**Trecho selecionado**

= = =

Mesmo com a necessidade de reconstruir a vida e os negócios, a proprietária não pensa em sair da cidade nem em deixar o estabelecimento, onde trabalha há 30 anos.
Ao contrário dela, Patrícia dos Santos, de 46 anos, dona de uma loja de lingerie, tem vontade de ir embora. “É o meu sonho, mas é muito difícil”.
Acostumada com outras enchentes na cidade, Patrícia viu a chuva começar e a água subir com uma velocidade jamais vista antes. Até hoje, as paredes da loja guardam umidade e, por isso, a pintura nova sempre estraga.
Morando em cima do estabelecimento comercial, que fica ao lado da ponte sobre o Rio Muqui do Sul – que corta a cidade de um extremo a outro -, Patrícia tentou salvar parte da mercadoria antes de subir para sua casa.
No entanto, em poucos minutos a água já tomava conta das ruas e ela não conseguia achar uma rota de saída. Foi o marido que, “com a água já acima do peito”, voltou para salvá-la.
“Eu tirei muita coisa, mas não imaginava que a água ia subir tanto. Foi tudo muito rápido e desesperador, principalmente para nós que moramos ao lado do rio”.
Os momentos que se seguiram foram de muita tensão. Patrícia, o marido e a filha foram para o andar de cima e, de lá, escutaram a água arrastar carros, entrar nas casas vizinhas e levar até pessoas.
“Eu ouvia muitos gritos, pedidos de socorro, mas não conseguia fazer nada. Só conseguimos salvar um vizinho e um inquilino que estava preso dentro de casa e não conseguia sair”.
Emocionada, a comerciante conta que o momento “surreal” deixou marcas na vida dela e de conhecidos.
Todo mundo ficou com trauma. Hoje, qualquer chuvinha que dá, a gente já fica atordoado, com medo, toda hora olhando para o céu. Se está muito escuro, já dá medo da água transbordar de novo.
Além do medo, há outro sentimento que surgiu um ano após a tragédia. Mesmo com pouco movimento no comércio, Patrícia celebra a vida e agradece por estar reconstruindo a vida com a família.
“Eu tenho muita gratidão, porque não é fácil você ver sua filha chorando, rezando no cantinho com medo… Mas graças a Deus estamos vivos e por isso há o sentimento de gratidão, por termos sobrevivido a toda aquela água”.
As cenas de terror vistas após o desastre de Mimoso do Sul também deram lugar a novos espaços, pinturas e construções.
No ponto onde havia um açougue, hoje há um restaurante. Há um ano, as carnes foram carregadas pela água e, dias após a enchente, ainda espalhavam um mau cheiro pela cidade.
Agora, o aroma é outro: de comida fresca e saborosa. Mas, mesmo neste novo cenário, as memórias da tragédia estão vivas.
A funcionária Gabriela dos Santos, conhecida como Bia, de 36 anos, conta que estava trabalhando quando começou a chover.
“Foi uma madrugada intensa e só escutávamos os gritos. Até hoje tem muitas pessoas que não se recuperaram, principalmente psicologicamente, porque a nossa cidade quase foi varrida do mapa”.

= = =

**Linhas de dados**
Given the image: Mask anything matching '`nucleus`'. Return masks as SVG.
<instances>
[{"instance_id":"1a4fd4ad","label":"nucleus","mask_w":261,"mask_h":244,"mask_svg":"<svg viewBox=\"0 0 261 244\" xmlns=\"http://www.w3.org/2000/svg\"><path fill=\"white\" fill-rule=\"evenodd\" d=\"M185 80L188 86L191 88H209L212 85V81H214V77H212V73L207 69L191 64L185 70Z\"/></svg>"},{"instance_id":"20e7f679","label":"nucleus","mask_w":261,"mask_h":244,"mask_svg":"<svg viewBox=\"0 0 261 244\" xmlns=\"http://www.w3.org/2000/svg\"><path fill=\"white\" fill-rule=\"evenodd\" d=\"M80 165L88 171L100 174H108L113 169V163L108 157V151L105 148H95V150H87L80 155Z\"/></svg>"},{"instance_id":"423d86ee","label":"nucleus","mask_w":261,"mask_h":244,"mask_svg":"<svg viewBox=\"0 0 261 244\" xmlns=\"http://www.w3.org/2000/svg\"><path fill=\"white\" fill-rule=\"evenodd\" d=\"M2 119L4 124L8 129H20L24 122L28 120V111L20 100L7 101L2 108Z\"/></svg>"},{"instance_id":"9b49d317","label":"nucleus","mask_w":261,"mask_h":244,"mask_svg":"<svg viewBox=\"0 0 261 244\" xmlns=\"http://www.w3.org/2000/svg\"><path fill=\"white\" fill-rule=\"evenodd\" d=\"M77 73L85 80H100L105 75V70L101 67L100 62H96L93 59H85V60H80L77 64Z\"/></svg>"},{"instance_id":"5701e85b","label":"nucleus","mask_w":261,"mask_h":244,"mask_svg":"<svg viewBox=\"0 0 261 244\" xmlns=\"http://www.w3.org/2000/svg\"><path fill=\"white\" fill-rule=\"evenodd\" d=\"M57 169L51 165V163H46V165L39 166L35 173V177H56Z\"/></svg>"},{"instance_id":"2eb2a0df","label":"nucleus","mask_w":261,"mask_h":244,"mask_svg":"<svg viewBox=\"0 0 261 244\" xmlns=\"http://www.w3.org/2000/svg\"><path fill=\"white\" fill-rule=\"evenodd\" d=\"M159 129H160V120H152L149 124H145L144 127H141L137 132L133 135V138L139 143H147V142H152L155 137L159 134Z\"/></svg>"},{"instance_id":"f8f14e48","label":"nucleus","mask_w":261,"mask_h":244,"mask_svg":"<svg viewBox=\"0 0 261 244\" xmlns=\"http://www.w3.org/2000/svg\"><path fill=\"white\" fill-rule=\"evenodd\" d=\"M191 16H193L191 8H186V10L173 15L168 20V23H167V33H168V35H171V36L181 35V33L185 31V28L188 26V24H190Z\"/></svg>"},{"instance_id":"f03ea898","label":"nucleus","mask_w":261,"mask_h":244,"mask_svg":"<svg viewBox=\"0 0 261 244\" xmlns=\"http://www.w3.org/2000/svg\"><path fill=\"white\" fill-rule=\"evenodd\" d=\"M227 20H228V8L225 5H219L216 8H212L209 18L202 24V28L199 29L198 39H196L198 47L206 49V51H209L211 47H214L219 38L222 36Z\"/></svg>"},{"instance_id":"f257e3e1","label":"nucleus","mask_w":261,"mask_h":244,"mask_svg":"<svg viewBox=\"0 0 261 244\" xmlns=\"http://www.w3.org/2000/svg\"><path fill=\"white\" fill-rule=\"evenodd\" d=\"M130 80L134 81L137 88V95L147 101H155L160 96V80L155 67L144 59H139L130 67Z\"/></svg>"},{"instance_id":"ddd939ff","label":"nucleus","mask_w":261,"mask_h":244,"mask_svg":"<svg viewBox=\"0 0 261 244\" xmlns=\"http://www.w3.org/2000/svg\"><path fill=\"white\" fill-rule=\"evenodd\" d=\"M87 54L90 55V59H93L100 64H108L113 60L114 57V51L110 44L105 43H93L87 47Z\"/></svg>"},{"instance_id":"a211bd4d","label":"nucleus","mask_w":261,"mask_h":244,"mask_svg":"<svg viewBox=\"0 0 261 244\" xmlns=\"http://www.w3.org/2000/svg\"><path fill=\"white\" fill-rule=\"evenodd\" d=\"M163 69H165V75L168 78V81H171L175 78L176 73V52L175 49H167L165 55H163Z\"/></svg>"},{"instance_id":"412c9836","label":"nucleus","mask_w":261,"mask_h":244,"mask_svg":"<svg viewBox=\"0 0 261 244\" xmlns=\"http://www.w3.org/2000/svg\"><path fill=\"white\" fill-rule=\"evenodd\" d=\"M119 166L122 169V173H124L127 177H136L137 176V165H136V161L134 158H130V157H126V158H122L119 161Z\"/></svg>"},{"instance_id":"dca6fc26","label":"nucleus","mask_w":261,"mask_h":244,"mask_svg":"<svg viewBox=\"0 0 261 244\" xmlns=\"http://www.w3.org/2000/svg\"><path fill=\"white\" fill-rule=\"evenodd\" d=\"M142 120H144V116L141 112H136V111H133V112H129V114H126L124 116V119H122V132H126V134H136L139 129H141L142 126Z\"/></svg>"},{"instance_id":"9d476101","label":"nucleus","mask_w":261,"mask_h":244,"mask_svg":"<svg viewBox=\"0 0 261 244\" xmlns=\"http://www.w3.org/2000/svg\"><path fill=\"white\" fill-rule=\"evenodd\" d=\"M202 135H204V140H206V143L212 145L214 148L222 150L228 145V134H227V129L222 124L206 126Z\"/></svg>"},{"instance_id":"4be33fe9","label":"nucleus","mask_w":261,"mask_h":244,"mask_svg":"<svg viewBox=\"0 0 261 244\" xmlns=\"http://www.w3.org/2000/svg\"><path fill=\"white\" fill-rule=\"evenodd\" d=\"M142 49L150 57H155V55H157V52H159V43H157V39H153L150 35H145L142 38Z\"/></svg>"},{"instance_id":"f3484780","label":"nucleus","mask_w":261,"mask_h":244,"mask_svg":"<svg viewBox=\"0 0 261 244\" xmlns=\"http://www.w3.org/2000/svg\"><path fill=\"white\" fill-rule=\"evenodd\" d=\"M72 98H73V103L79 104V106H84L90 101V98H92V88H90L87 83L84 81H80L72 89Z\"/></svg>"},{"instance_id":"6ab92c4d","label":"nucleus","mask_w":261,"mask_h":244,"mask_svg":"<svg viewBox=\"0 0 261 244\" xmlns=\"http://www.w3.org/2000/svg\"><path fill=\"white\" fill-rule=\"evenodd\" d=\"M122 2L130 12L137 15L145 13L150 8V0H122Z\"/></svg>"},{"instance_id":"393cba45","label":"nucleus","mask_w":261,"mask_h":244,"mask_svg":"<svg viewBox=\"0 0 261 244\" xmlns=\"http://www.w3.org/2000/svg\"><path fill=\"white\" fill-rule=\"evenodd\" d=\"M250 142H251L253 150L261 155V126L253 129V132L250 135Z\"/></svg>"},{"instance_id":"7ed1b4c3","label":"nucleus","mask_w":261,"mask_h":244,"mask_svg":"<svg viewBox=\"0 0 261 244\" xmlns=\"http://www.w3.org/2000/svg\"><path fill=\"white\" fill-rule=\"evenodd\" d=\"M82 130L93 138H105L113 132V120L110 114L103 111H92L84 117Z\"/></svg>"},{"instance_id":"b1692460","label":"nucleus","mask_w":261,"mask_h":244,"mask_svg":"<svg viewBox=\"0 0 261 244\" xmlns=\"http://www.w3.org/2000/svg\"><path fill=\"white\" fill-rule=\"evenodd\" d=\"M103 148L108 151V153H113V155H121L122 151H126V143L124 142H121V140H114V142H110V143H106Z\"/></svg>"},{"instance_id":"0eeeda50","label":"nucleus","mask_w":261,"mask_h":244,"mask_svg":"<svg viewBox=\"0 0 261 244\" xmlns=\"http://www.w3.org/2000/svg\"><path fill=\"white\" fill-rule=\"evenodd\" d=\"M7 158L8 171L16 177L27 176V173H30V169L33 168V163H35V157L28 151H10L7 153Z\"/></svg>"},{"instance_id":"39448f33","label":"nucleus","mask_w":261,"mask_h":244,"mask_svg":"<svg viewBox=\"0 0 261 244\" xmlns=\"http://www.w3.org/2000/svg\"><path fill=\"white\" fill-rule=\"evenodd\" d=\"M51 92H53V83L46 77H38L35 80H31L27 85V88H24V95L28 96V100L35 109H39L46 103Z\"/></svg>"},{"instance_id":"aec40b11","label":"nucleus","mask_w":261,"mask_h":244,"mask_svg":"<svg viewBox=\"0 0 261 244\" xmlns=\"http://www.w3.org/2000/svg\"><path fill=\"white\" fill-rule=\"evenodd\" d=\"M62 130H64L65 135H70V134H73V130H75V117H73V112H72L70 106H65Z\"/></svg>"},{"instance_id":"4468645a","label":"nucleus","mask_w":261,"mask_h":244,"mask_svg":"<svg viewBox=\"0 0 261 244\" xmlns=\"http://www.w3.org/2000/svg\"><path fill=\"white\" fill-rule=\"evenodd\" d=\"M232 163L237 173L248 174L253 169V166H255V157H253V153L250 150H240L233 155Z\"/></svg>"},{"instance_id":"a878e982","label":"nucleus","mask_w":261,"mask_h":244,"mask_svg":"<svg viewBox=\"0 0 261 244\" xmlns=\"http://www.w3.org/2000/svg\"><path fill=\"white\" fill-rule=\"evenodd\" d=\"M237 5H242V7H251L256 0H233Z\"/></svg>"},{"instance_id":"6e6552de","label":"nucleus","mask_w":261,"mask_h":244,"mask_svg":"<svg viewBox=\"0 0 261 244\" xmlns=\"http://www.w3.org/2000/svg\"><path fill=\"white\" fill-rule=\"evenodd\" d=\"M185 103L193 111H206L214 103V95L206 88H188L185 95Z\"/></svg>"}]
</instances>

= = =

Edite o trecho sobre a enchente: comece onde aparece "Morando em cima", pare logo depois de "levar até pessoas." e troque "marido" por "companheiro". Os dados não têm nenhuma relação com o trecho sobre a enchente.

Morando em cima do estabelecimento comercial, que fica ao lado da ponte sobre o Rio Muqui do Sul – que corta a cidade de um extremo a outro -, Patrícia tentou salvar parte da mercadoria antes de subir para sua casa.
No entanto, em poucos minutos a água já tomava conta das ruas e ela não conseguia achar uma rota de saída. Foi o companheiro que, “com a água já acima do peito”, voltou para salvá-la.
“Eu tirei muita coisa, mas não imaginava que a água ia subir tanto. Foi tudo muito rápido e desesperador, principalmente para nós que moramos ao lado do rio”.
Os momentos que se seguiram foram de muita tensão. Patrícia, o companheiro e a filha foram para o andar de cima e, de lá, escutaram a água arrastar carros, entrar nas casas vizinhas e levar até pessoas.